19 juillet 2020 | 0 commentaire

Hommage à Renée Marcelle Jeanmaire, dite Zizi Jeanmaire, qui vient de s’éteindre. Est-on pour autant si éloignés que cela de l’actualité et des préoccupations des zélus ? Pas si sûr. Suivez-nous dans cette odyssée un peu spéciale. Et, comme le disait la chanson, « tout, tout, tout, vous saurez tout » sur les… zélus, en ce début de mandat. 

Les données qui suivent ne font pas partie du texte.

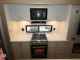 2027 JAYCO BUNGALOW DS 401LOFT | Image - 16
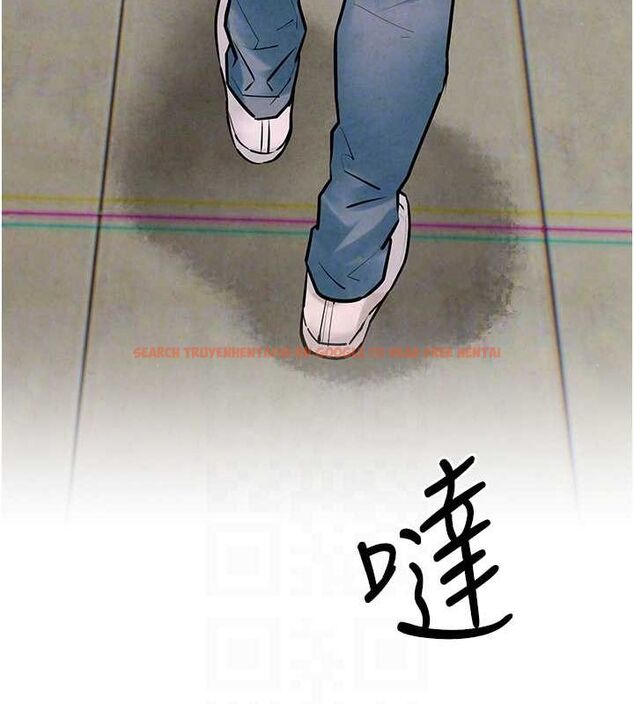 查看漫画慾海交鋒 - 第56話-人體飛機杯隨你用 - sayhentaiz.net中的2807087图片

Zizi JeanmaireDe son vrai nom Renée Marcelle Jeanmaire, son célèbre Truc en plumes, l’a popularisée, en bouleversant les frontières traditionnelles de la danse, de la chanson et du music-hall.  D’ailleurs, ça pourrait peut-être inspirer la ministre de la culture, dont le premier chantier consiste à  vouloir « organiser des états généraux des festivals ». Où donc ? En Avignon naturellement. Car c’est peu dire que le monde de la culture en général, et des festivals en particulier, attend des consignes rassurantes de l’État et, surtout, des sous. De qui ? Ben des collectivités, enfin.
Zizi béton. Direction la capitale des Gaules, pour un petit rappel historique. Zizi béton, c’était le surnom dont fut affublé le successeur d’Édouard Herriot à la mairie de Lyon, Louis Pradel, dont il fut le premier magistrat de 1957 à 1976. Béton parce qu’il réalisa de gigantesques chantiers, dont l’emblématique tunnel sous Fourvière. Et Zizi parce qu’il prit fait et cause en faveur d’une protection sociale minimale pour les prostituées, dans les années 1970. Pour Fourvière, on vous rappelle que le tunnel est désormais numéroté en « M » comme route métropolitaine. C’est à ça qu’on voit, sur la route des vacances, la montée en puissance des métropoles…
Zazie dans le métro. Direction Châtelet les Halles. En raison de la crise sanitaire, les réseaux de transport public affichent un manque à gagner de quelques (si vous êtes optimiste) ou plusieurs (si l’anxiété vous guette) milliards d’euros pour 2020. En effet, confinement, crise et sur capacités
provoquent des pertes de recettes. Il semble loin le temps de la volonté d’extension de la lutte pour la gratuité totale desdits réseaux. Avec, en heure de pointe, euh en point d’orgue, le bras de fer engagé envers l’État par la présidente d’Ile-de-France mobilités. Et comme cette dernière a reçu le soutien de la maire de Paris, on se dit que l’évolution du statut du Grand Paris n’est pas (encore) totalement… sur les rails.